VVWWCS follows the progress of four comedians, a handful of special guests, and Vince himself as they perform thirty shows in thirty days across the country. With a description like this, you might be expecting a concert movie in the vein of The Kings of Comedy…and you’d be right. However, it is just as much a documentary about the comedians themselves, the stand-up profession and the nature of fame.
Vaughn is (obviously) the ring leader of this entire operation. He serves throughout the tour as the emcee, spokesman and “name” that gets people into the seats. In fact, the whole thing smells suspiciously like nothing more than a pure ego trip, and yet from start to finish he comes across as refreshingly irreverent and self-deprecating. When he calls in celebrity friends to beef up the show’s sketches, the resulting laughs are always at his own expense (A particular highlight here is when he and Peter Billingsley – the tour’s executive producer and Ralphie from A Christmas Story – act out a scene from the afterschool special they co-starred in nearly twenty years ago). Most impressively, Vaughn turns the spotlight away from himself and onto the four relatively unknown comedians who make up the tour; no small feat when the audience came to the show mainly because of his association with it.

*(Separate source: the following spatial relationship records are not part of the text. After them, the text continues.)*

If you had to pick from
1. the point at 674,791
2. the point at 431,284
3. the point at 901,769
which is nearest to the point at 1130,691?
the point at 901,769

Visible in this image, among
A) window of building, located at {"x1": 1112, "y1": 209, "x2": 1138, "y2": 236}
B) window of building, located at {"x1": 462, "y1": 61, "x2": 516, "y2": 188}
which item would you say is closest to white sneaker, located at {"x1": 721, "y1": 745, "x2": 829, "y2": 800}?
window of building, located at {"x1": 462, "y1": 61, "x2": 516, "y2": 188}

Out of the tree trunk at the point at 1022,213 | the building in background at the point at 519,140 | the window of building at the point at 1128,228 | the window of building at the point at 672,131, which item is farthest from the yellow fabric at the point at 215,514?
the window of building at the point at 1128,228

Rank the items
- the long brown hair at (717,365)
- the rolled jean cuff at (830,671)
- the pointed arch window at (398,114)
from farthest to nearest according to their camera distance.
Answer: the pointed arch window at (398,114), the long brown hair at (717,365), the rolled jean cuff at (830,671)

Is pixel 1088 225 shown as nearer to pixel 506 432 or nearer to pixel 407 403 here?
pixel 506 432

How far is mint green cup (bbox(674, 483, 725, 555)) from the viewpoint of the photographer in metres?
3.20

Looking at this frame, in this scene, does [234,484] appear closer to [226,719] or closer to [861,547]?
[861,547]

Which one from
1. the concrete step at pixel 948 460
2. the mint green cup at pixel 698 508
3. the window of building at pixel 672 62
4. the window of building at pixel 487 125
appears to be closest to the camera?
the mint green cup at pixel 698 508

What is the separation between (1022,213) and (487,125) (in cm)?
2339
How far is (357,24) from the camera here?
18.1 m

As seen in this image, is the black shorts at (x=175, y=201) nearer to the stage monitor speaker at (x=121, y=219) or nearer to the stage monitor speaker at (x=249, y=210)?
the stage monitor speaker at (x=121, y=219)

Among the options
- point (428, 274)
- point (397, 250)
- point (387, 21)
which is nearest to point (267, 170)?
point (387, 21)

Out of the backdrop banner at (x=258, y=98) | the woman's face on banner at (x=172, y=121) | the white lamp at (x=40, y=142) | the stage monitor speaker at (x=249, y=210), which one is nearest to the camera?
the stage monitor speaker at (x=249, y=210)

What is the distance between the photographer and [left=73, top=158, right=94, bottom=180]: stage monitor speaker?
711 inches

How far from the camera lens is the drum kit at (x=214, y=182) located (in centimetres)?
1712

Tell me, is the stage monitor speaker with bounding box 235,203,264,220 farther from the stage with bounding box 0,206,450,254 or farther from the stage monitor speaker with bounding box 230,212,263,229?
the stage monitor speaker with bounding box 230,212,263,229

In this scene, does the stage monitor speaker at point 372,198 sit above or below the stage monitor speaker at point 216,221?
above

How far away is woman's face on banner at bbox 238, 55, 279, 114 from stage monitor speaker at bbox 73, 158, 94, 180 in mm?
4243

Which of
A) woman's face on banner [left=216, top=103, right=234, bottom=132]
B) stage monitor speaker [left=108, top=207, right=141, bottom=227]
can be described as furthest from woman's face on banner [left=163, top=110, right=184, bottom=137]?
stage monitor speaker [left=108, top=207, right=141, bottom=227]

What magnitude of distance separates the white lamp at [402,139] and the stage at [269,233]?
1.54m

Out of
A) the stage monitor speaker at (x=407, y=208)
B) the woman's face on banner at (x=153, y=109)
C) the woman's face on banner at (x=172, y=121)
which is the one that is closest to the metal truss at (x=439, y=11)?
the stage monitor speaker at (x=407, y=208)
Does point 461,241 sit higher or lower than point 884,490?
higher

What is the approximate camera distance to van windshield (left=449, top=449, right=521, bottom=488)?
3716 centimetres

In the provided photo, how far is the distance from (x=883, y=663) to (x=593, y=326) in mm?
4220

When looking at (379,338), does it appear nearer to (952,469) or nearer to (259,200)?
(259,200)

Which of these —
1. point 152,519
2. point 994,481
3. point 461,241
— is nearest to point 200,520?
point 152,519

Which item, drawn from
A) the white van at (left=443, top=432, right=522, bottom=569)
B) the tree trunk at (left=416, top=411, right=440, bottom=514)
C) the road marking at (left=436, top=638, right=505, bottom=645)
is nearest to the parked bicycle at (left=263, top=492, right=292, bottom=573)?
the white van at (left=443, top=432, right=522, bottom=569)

Vaughn did an excellent job choosing the comedians to accompany him on this journey. Each has a very unique style. There’s the high energy guy (Bret Ernst), the ethnic “holding a mirror to our society” guy (Ahmed Ahmed), the impeccably written material guy (Sebastian Maniscalco), and the dirty “everyman” guy (John Caparulo). Throughout the movie, we are treated to snippets of their respective routines, and there are moments of sincere hilarity from each of them (watch out for Ahmed’s “Egyptian Princess” joke, Ernst’s roller skating routine, Caparulo’s Subway Restaurants bit, and the entirety of Maniscalco’s “standing ovation” scene.) However, for my money the best moments of VVWWCS are when the performers are off-stage, learning lessons about themselves and each other.
These “educational” moments come in two separate ways:
Show Business Tips – Throughout the course of the tour, each of the performers either learns, or imparts, a valuable lesson about the business. For instance, we are allowed to see a performance where Caparulo becomes completely unglued when one audience member heckles him, only to discover that the guy in question was shouting “Fuck Yeah!” instead of the “Fuck You!” that he heard. Vaughn is there to point out that, if you walk onstage expecting a confrontation, you are going to hear one whether it’s actually there or not. At another point, we see a good set from Ernst, follow him offstage where he proceeds to berate himself mercilessly for bombing, and then cut to audience members raving about his performance Ahmed takes us to the jail cell where he was detained for twelve hours in the aftermath of 9/11 simply for being Arab, even as we also hear him use the experience for laughs on stage. And perhaps the most endearing and enduring lesson comes from Maniscalco, when he discusses his plans for immediately after the tour ends.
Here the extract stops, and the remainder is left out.